#### Задание
Продолжите заключительную главу ответа на брошюру А. А. Зайцева, начав сразу после последнего приведённого в ней предложения.

#### Приведённый отрывок
-*-*-

Страницы

"Заключение. Ответ на брошюру Зайцева А.А" архим. Рафаил Карелин

Глава XIII. Заключение.

В заключение г-н Зайцев выражает восторг по поводу своих доказательств и говорит, как портной в сказке "О голом короле", что каждый честный человек должен видеть роскошный наряд на модернистах, а кто не видит этого наряда, тот жулик и невежда. Помнится, что придворные короля изо всех сил расхваливали его одеяние, пока один ребенок не крикнул: "А ведь король-то - голый!" И тогда люди поняли, что на самом деле король шел по улице города голышом. Поэтому г-н Зайцев кричит: мы привели доказательства, достаточные для людей, не потерявших "естественную совесть".
Мы все-таки осмеливаемся сказать, что, несмотря на всю свою человеческую греховность, видим, что г-н Зайцев шьет одежду из воздуха, энергично орудуя иглой. Господин Зайцев пишет, что "...излагаемое А.Н. Осиповым учение имеет своими предшественниками не обновленцев (Евдокима, Антонина, Александра Введенского и других), а Святых Отцов Православной Церкви."
Надо сказать, что большинство обновленцев также говорили, что движение имеет целью возврат к жизни древнехристианских общин и обновление Церкви от последующих исторических деформаций (см. например, у Антонина, Введенского, Боярского, и других). Поэтому "богословская революция" в стакане воды всеми силами хочет найти несуществующую для нее опору в творениях Святых Отцов.
Далее г-н Зайцев продолжает: "Это учение - не плод творчества современных церковных "либералов", "реформаторов", и "модернистов", но часть аутентичного богословского и лигургического наследия Православной Церкви".
Вырвать из патристики несколько цитат и склеить из них ленту для монтажа, это вовсе не значит доказать их "аутентичность" Церкви. Приведем такой пример. Когда взорвали храм Христа Спасителя, то часть материала пошла на строительство и облицовку станций Московского метрополитена. Нельзя, указывая на эти камни, доказывать "аутентичность" храма и метро.

-*-*-

#### Исходные данные
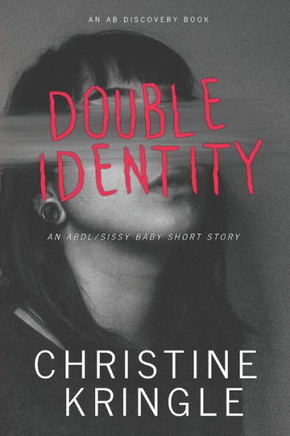 Double Identity: An ABDL/Sissy baby short story Double Identity: An ABDL/Sissy baby short story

-*-*-

#### Ответ
Далее г-н Зайцев продолжает: "Напротив, отстаиваемая архим. Рафаилом концепция почти всеобщей гибели человечества есть не что иное, как активно реанимируемое в наши дни мироощущение средневекового католицизма, буквально жаждавшего вечной кары для всех "неверных".
Начну с маленького замечания. Слово "неверный" употребляется не католиками, а мусульманами по отношению к людям, не принявшим ислам. Впрочем, ошибка небольшая, тем более, что у г-на Зайцева знания о католицизме и исламе, похоже, адекватны. В каноническом послании от 1848 года восточные патриархи сравнивали опасность католицизма в наши дни с опасностью арианства для древней Церкви. А я, как известно г-ну Зайцеву, принимаю догматические послания патриархов как символические книги, т.е. образец вероисповедания. И в то же время я должен сказать, что обвинения средневековых католиков в "жажде вечной кары для всех некатоликов", т. е. жажде почти всеобщей гибели человечества - это клевета, выдуманная г-ном Зайцевым и его учителями.
Если мы обратимся к средневековой католической литературе, то увидим там наряду с извращенным духовным мистическим опытом все-таки не торжествующую злобу и ненависть к человечеству, а глубокое сожаление о том, что эти люди обречены на гибель. Пусть г-н Зайцев прочитает средневековых мистиков, и он найдет, что причина инквизиции и жестокости - это следствие неправильного учения о спасении и гибели как награды и наказании. Оно породило учение о чистилище, нравственную ересь в форме индульгенций, кровавые войны с иноверцами и еретиками. Но все это не было выражением торжествующего злорадства. Ведь католические миссионеры нередко шли к еретикам, язычникам и мусульманам, чтобы обратить их в свою веру, и платили за это своей жизнью. Какая же здесь может быть злобная радость о погибели?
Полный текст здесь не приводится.